King was joined by NAACP President Benjamin Jealous and Al Sharpton among others. Inside the court the justices heard arguments from an Alabama county that a key portion of the Voting Rights Act is no longer justified and the time had come for Southern states to be freed from special federal oversight.
Indeed, the court’s conservative justices strongly argued that this key portion of the Voting Rights Act is no longer justified and Congress had little justification for enforcing it.
As reported by The Post’s Robert Barnes, Justice Antonin Scalia was especially skeptical: “The act has come to be seen as a “racial entitlement,” he said. “I am fairly confident it will be reenacted in perpetuity” no matter how much progress the states make in eliminating discrimination.
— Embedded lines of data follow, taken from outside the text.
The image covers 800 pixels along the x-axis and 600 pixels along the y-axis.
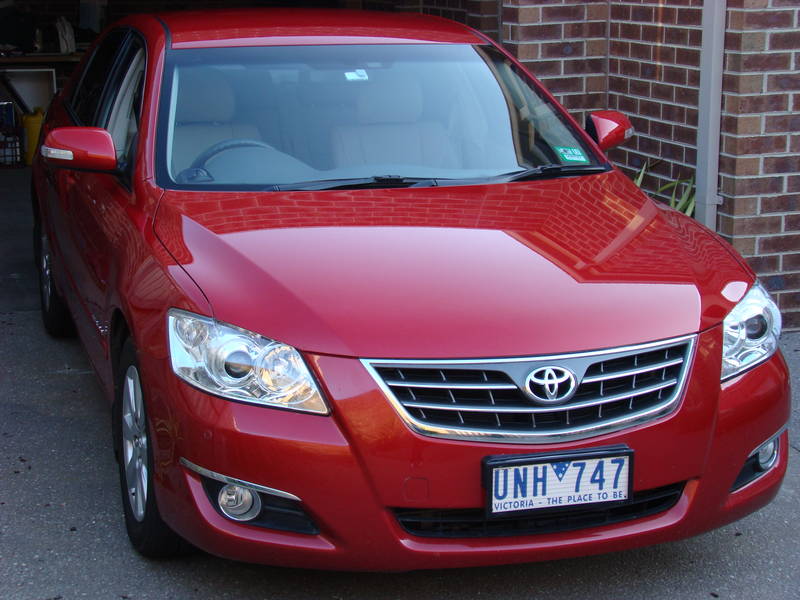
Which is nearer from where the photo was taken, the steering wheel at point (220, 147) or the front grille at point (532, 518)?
the front grille at point (532, 518)

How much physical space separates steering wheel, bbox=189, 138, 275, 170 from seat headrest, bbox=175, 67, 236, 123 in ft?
0.32

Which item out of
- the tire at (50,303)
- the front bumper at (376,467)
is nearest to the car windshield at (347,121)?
the front bumper at (376,467)

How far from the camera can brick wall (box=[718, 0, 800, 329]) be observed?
18.6 feet

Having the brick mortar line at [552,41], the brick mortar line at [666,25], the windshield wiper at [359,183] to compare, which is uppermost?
the brick mortar line at [666,25]

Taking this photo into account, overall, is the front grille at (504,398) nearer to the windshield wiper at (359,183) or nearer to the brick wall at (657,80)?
the windshield wiper at (359,183)

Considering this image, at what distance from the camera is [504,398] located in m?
3.02

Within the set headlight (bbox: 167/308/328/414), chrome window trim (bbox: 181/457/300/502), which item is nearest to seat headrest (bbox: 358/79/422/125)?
headlight (bbox: 167/308/328/414)

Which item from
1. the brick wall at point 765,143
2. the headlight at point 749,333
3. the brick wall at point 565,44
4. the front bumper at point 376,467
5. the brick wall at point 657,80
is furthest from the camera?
the brick wall at point 565,44

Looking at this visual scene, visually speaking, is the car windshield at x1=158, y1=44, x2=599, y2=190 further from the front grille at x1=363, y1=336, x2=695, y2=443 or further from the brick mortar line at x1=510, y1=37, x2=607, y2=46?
the brick mortar line at x1=510, y1=37, x2=607, y2=46

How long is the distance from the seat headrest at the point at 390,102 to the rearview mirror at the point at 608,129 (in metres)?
0.80

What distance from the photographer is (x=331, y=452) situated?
2.95 m

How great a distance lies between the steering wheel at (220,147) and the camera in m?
4.08

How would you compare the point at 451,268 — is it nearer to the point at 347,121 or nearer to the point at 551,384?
the point at 551,384

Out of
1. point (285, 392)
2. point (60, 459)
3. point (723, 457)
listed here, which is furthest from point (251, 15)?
point (723, 457)
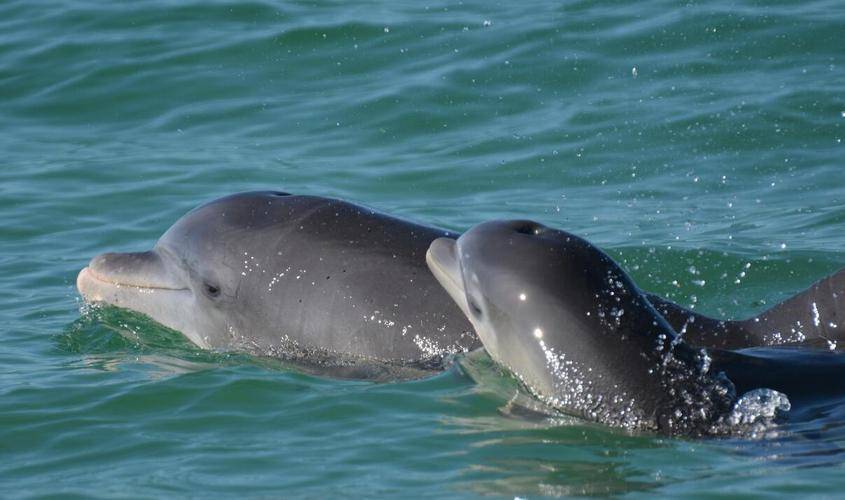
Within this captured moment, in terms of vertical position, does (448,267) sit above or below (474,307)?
above

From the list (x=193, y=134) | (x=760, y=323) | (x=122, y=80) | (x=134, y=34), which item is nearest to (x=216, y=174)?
(x=193, y=134)

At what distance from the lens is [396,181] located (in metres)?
15.8

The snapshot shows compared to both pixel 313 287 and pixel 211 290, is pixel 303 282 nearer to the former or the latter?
pixel 313 287

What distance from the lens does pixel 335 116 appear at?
59.0 feet

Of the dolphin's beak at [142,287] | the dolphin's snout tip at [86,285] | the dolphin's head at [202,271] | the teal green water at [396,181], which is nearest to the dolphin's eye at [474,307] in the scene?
the teal green water at [396,181]

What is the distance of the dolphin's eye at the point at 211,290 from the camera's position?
10.5 meters

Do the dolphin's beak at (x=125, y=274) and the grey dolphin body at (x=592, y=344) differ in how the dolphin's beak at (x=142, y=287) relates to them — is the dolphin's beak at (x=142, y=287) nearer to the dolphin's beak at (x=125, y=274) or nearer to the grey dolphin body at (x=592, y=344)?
the dolphin's beak at (x=125, y=274)

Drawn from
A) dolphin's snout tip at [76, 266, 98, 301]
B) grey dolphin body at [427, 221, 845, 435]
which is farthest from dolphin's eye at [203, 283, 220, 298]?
grey dolphin body at [427, 221, 845, 435]

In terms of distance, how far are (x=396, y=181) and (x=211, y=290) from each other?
5492mm

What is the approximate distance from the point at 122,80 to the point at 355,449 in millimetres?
11982

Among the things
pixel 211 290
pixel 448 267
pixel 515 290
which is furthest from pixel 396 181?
pixel 515 290

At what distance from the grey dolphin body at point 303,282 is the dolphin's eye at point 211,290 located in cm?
1

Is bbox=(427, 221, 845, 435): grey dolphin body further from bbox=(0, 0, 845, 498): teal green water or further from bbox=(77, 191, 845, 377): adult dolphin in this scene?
bbox=(77, 191, 845, 377): adult dolphin

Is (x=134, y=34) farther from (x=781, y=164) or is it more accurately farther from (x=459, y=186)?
(x=781, y=164)
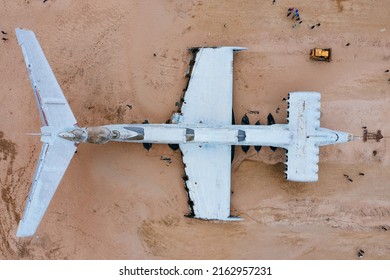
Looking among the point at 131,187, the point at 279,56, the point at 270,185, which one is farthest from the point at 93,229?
the point at 279,56

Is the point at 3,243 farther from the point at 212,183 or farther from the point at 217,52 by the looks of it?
the point at 217,52

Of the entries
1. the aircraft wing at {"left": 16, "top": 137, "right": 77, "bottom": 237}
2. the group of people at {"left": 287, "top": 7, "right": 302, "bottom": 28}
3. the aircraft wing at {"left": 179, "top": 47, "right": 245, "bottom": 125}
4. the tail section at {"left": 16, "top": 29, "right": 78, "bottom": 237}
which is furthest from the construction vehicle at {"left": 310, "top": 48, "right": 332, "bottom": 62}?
the aircraft wing at {"left": 16, "top": 137, "right": 77, "bottom": 237}

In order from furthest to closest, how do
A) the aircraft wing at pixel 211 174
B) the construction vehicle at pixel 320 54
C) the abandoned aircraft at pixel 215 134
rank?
the construction vehicle at pixel 320 54 < the aircraft wing at pixel 211 174 < the abandoned aircraft at pixel 215 134

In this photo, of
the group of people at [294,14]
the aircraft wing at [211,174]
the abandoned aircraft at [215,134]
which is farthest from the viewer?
the group of people at [294,14]

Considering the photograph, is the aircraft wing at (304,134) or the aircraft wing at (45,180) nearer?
the aircraft wing at (45,180)

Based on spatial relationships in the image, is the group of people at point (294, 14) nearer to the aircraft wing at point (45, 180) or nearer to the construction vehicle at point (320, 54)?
the construction vehicle at point (320, 54)

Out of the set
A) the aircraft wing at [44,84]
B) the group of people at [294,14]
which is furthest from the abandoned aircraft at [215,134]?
the group of people at [294,14]

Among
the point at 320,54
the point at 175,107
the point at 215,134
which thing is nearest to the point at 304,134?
the point at 215,134
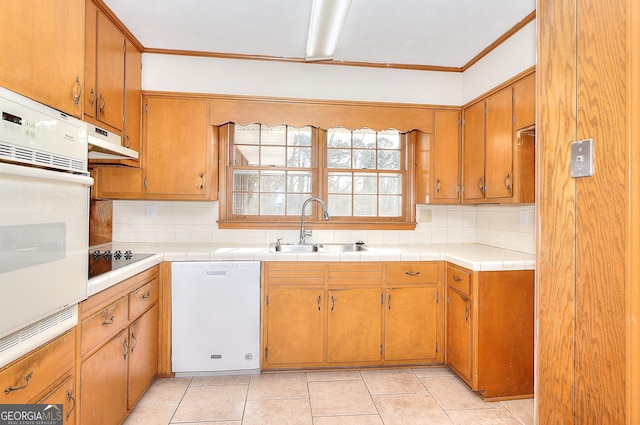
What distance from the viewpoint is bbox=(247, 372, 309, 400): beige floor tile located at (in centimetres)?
229

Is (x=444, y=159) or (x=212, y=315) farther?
(x=444, y=159)

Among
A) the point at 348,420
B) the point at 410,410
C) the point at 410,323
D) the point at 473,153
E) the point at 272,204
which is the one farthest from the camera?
the point at 272,204

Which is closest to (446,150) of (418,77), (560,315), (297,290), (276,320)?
(418,77)

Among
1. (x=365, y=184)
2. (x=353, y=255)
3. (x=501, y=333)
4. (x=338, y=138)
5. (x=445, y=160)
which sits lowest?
(x=501, y=333)

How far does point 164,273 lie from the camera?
2.47m

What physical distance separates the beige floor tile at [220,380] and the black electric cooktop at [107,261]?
3.15 feet

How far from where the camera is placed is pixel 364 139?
3.26m

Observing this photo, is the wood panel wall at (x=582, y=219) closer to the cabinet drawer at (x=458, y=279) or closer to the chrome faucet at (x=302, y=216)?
the cabinet drawer at (x=458, y=279)

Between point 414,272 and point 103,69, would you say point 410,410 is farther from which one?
point 103,69

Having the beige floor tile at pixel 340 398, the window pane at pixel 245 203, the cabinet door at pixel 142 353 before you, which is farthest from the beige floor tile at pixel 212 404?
the window pane at pixel 245 203

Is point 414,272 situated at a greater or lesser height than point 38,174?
lesser

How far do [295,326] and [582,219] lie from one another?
6.79 ft

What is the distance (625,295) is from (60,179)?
1.69 m

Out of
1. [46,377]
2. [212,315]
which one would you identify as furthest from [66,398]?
[212,315]
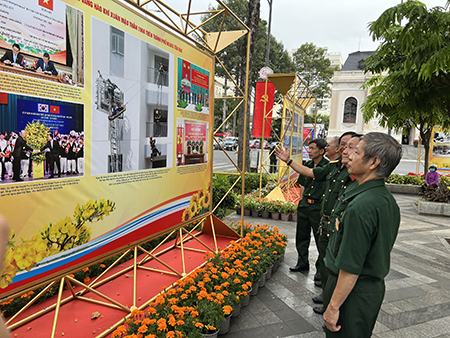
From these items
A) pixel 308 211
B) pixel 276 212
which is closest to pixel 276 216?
pixel 276 212

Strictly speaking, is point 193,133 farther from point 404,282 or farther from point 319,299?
point 404,282

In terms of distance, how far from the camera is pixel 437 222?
7.74 m

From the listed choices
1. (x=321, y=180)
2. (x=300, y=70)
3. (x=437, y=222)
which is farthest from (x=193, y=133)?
(x=300, y=70)

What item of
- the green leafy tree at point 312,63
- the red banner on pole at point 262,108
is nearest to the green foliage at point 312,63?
the green leafy tree at point 312,63

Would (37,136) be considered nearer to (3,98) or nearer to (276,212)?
(3,98)

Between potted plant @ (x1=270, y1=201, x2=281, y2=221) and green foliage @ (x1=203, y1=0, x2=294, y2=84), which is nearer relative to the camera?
potted plant @ (x1=270, y1=201, x2=281, y2=221)

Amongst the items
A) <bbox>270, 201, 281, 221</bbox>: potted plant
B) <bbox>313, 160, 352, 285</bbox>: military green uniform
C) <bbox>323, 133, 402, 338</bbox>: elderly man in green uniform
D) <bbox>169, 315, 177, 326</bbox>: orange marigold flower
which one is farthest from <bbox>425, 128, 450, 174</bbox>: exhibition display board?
<bbox>169, 315, 177, 326</bbox>: orange marigold flower

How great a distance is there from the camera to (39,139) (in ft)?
6.31

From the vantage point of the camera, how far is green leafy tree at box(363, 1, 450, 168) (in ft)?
12.9

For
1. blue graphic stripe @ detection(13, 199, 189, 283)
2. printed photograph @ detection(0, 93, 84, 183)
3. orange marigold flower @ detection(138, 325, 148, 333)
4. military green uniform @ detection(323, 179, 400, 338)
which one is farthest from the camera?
orange marigold flower @ detection(138, 325, 148, 333)

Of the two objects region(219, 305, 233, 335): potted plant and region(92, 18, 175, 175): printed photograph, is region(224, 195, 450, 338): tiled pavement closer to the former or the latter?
region(219, 305, 233, 335): potted plant

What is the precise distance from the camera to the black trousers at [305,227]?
4.01m

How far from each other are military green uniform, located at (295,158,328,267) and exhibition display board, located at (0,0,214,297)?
5.62 ft

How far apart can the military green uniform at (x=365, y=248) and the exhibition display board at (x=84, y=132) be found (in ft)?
5.51
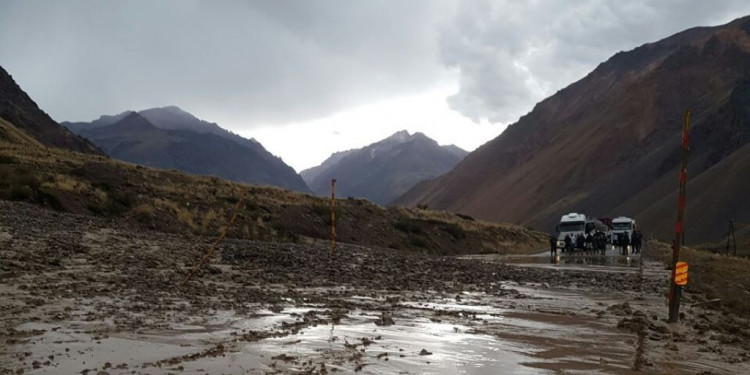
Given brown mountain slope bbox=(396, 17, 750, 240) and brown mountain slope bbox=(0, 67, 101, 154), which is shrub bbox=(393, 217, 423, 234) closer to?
brown mountain slope bbox=(396, 17, 750, 240)

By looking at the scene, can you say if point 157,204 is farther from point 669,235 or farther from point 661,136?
point 661,136

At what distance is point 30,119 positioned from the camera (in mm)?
84750

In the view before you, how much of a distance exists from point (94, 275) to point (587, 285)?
12.2 m

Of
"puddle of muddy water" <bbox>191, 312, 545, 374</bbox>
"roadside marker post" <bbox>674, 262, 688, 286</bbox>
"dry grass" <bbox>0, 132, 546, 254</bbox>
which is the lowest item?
"puddle of muddy water" <bbox>191, 312, 545, 374</bbox>

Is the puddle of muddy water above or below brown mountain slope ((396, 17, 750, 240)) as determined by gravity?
below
This view was the clarion call that brought out the old guard of the Civil Rights movement who were more than willing to connect the legacy of Rosa Parka to the Supreme Court case.
“Here we are fighting to defend the Voting Rights Act and the woman who in many ways set the country on fire in the early 1960’s is being honored across the street,” Jealous said.
Judith Brown, co-director of the Advancement Project, was also on the Court’s steps. Brown’s group has fought what they describe as voter suppression laws from Pennsylvania to Florida.
“We are celebrating the life of Rosa Parks and all that she gave to this country to be equal but we know that we are not there yet,” she said.
Rev Lennox Yearwood, President of the Hip Hop Caucus and former member of the duo Run DMC said it is past time to bring Parks beyond a history lesson. “We know from Rosa Parks and that generation that we can’t stop pushing. Section 5 is the keystone for Democracy.”
The public wasn’t allowed to see Parks statue until 2 p.m. One of the first people to arrive was 84-year-old Nia Kuumba, a long time DC activist who participated in marches with Parks and King.
“It means a lot to me,” said Kuumba as she stood from a wheel chair and stood in front of the statue. “Each generation must carry on its mission to social justice. The fight is not over.”